La experiencia de los niños de Idnaser en Salamanca

Después de los difíciles trámites de los visados y los billetes de avión, una veintena de niños y niñas entre trece y dieciséis años comparten diez días con nosotros, en la Casa Escuela Santiago Uno en Salamanca. Vienen desde varias tribus bereberes dentro de un viaje de intercambio financiado por el Instituto de la Juventud Europeo (INJUVE).

Como decíamos en la asamblea mantenida en el centro, ellos vienen a disfrutar de lo que nosotros tenemos todos los días del año.
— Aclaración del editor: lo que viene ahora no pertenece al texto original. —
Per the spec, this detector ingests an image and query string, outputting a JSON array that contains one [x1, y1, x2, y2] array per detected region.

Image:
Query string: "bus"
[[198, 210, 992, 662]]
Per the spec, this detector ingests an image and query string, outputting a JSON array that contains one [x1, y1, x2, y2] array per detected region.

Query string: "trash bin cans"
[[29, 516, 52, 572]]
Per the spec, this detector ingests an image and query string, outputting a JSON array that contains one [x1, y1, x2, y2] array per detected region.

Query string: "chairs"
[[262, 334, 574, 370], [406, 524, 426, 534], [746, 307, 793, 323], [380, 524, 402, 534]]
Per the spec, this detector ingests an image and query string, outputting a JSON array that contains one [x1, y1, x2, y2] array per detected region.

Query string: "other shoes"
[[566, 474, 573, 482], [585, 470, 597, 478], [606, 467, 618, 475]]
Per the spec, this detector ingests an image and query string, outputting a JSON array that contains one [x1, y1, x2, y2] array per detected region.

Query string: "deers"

Aprovecharán con urgencia nuestra Formación Profesional, irán al dentista, aprenderán a nadar, participarán en la Escuela de Circo, montarán a caballo, harán con un médico primeros auxilios y disfrutaremos, siempre mezclados, del zoo y del parque de atracciones de Madrid.
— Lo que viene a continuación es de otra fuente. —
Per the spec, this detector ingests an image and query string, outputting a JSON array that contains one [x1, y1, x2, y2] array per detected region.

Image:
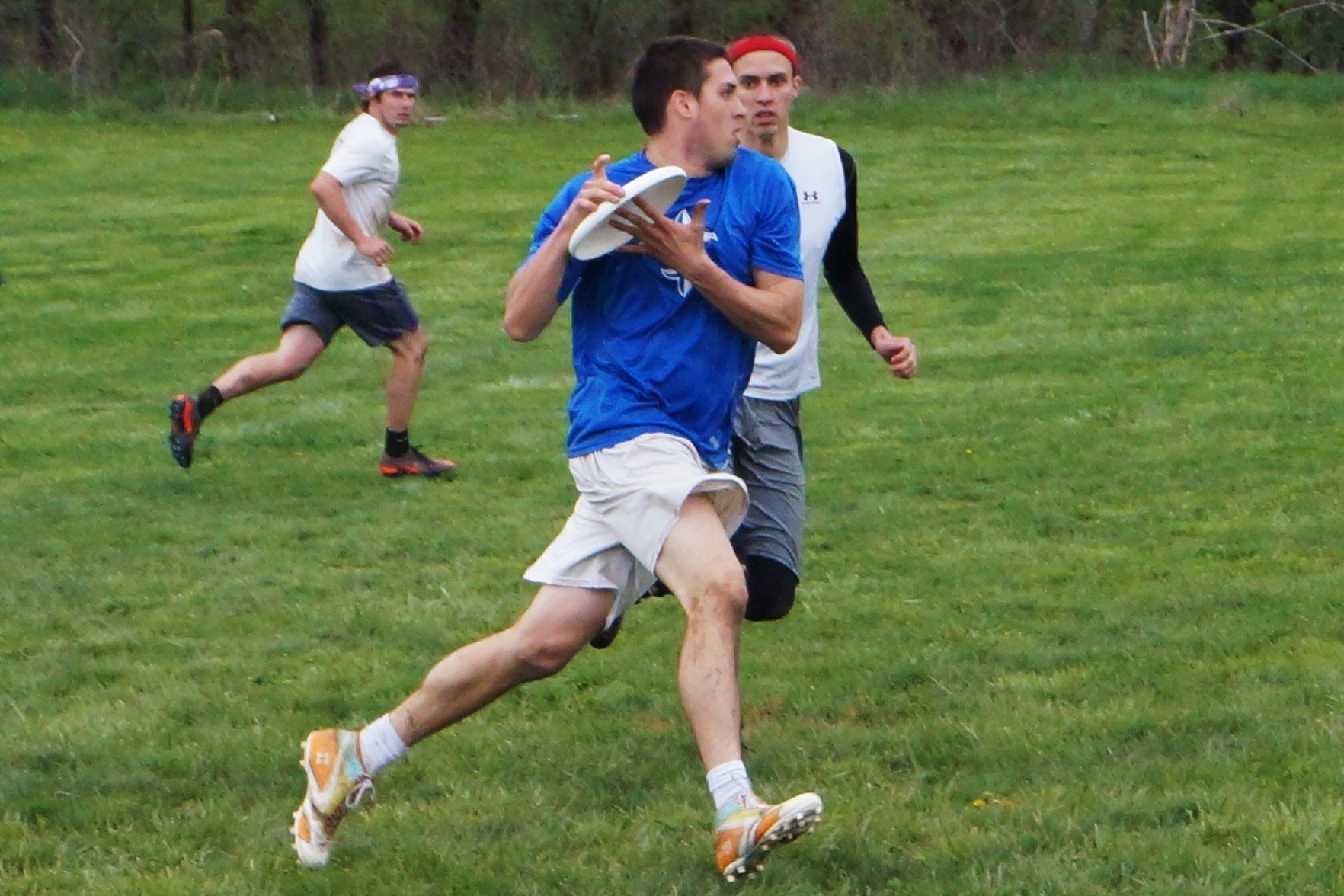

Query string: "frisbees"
[[567, 165, 689, 262]]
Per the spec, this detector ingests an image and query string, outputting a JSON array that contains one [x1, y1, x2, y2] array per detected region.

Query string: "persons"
[[287, 37, 825, 883], [168, 61, 455, 475], [590, 31, 917, 650]]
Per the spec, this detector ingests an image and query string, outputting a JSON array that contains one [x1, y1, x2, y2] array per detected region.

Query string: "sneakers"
[[590, 614, 623, 649], [294, 729, 364, 867], [382, 449, 453, 477], [717, 792, 824, 883], [169, 392, 199, 468]]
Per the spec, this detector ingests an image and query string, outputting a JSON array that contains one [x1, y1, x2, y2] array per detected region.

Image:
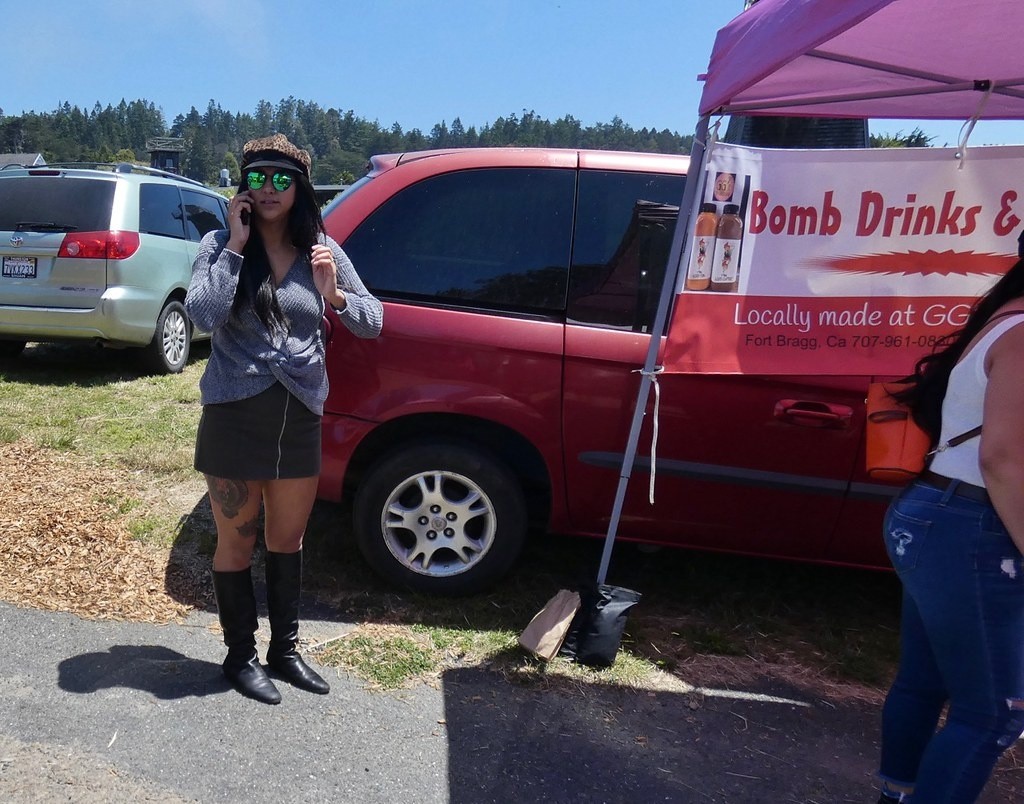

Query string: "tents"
[[592, 0, 1023, 593]]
Ellos serán, con algún educador de los que vienen, los que mantengan en Marruecos la maravillosa vida de la escuela, un dispensario médico, un vivero de cooperativas y centro sociocultural, que este verano del 2013 impulsamos un equipo de educadores y chicos de la Casa Escuela Santiago 1 en la escuela de Ben Baja, Casa Escuela Santiago 10. En este proyecto, buscamos oportunidades para ser mejores, abriendo escuelas reales que mejoren la vida de las familias que las habitan.
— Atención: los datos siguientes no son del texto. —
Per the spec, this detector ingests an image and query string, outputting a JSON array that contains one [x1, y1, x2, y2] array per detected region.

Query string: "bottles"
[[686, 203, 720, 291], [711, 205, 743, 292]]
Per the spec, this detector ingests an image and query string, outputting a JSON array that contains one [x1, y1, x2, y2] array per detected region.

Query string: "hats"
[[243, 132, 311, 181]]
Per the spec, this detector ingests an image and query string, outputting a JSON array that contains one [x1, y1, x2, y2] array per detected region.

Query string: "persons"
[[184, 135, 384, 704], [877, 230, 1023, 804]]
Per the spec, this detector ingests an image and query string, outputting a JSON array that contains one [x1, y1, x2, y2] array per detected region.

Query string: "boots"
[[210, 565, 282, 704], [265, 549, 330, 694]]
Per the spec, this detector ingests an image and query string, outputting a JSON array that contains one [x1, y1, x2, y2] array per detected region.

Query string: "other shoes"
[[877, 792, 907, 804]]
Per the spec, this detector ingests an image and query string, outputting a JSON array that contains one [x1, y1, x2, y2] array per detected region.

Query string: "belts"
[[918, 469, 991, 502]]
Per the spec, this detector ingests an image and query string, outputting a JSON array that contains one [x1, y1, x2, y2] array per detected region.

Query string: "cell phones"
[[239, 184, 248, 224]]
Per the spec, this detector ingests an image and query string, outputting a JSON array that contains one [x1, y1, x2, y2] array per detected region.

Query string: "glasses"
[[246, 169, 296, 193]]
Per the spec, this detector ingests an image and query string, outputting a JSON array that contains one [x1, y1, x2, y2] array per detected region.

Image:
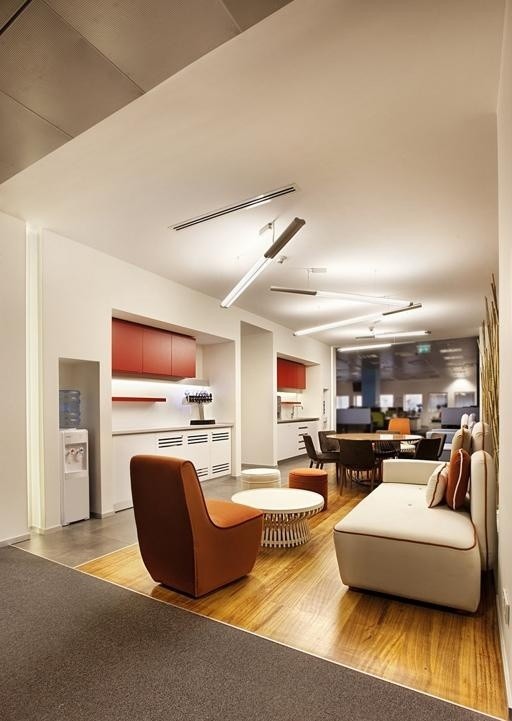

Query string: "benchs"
[[441, 407, 479, 427], [337, 408, 373, 432]]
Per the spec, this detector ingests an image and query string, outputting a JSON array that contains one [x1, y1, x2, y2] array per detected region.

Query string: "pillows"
[[424, 426, 471, 511]]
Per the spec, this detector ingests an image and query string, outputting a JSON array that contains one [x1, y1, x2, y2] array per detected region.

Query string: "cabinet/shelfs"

Volver a ver estas sonrisas libera la mente y regenera la esperanza; es una experiencia de oasis en medio de las muchas cosas. Pasearemos conociendo Salamanca y el próximo miércoles día trece de noviembre los despediremos desde el Ayuntamiento de Salamanca hasta el verano del 2014 que volveremos a encontrarnos por aquellas arenas.

Seguro que alguien cuestionará la prioridad o conveniencia de que estos niños vayan al parque de atracciones. Yo también. Aunque sea un paréntesis de juego y risas, sobre todo para los que, desde que nacen y caminan, afrontan la pelea por la vida de los suyos con insignificantes recursos y sin Servicios Sociales. Sin embargo, nuestros niños a su edad, sin salir de sí mismos, ya han buscado otro tipo de evasiones, perdidos en la abundancia que no les sorprende y empaña su mirada.

Esta visita es un regalo que nos compromete y nos orienta hacia la búsqueda de la felicidad con nuestros niños españoles del llamado “Primer Mundo”.